▸ **Given data**
##############################
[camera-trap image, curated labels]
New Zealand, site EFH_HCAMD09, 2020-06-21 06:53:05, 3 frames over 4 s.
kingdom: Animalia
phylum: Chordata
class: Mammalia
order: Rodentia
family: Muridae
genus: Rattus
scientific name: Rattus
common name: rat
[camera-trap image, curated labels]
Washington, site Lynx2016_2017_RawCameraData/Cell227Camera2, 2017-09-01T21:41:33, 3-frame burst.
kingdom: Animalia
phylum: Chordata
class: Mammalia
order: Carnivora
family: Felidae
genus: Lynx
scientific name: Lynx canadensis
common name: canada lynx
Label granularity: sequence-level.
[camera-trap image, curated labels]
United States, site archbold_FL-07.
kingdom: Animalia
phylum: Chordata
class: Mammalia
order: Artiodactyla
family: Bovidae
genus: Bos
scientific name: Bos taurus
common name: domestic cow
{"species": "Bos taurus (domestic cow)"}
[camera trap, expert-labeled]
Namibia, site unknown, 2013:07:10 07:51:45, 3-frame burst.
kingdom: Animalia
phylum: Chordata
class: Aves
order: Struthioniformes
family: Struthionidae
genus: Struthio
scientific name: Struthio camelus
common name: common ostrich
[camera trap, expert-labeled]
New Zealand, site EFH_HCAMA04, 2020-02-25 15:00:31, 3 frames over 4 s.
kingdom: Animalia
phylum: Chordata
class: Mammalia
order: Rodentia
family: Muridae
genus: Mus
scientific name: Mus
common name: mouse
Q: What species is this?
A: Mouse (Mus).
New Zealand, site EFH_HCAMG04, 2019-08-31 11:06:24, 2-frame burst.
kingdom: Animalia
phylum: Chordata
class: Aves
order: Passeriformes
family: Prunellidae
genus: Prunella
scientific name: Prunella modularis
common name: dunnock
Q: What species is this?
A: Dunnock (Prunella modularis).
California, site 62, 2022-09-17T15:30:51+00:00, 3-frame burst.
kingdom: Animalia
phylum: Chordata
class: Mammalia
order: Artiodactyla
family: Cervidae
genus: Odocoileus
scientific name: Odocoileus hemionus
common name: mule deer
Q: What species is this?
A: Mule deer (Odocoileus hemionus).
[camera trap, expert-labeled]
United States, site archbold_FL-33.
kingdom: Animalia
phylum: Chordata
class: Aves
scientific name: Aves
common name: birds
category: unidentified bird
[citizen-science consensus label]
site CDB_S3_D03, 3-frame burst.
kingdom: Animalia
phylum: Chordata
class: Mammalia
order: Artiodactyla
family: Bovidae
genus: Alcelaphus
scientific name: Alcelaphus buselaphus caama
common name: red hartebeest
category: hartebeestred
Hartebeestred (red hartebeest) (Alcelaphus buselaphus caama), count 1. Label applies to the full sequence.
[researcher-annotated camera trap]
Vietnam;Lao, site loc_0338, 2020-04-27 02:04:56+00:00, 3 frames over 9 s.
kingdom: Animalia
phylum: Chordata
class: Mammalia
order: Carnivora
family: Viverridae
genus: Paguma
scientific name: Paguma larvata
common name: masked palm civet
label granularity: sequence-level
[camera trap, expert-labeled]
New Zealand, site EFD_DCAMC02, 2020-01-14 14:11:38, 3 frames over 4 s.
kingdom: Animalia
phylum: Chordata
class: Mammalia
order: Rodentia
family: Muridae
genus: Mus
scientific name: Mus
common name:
##############################
▸ **Aim of the task**
For every line in the material above that holds the string "over", add one to a count; state only the final count.

▸ **Response area**
4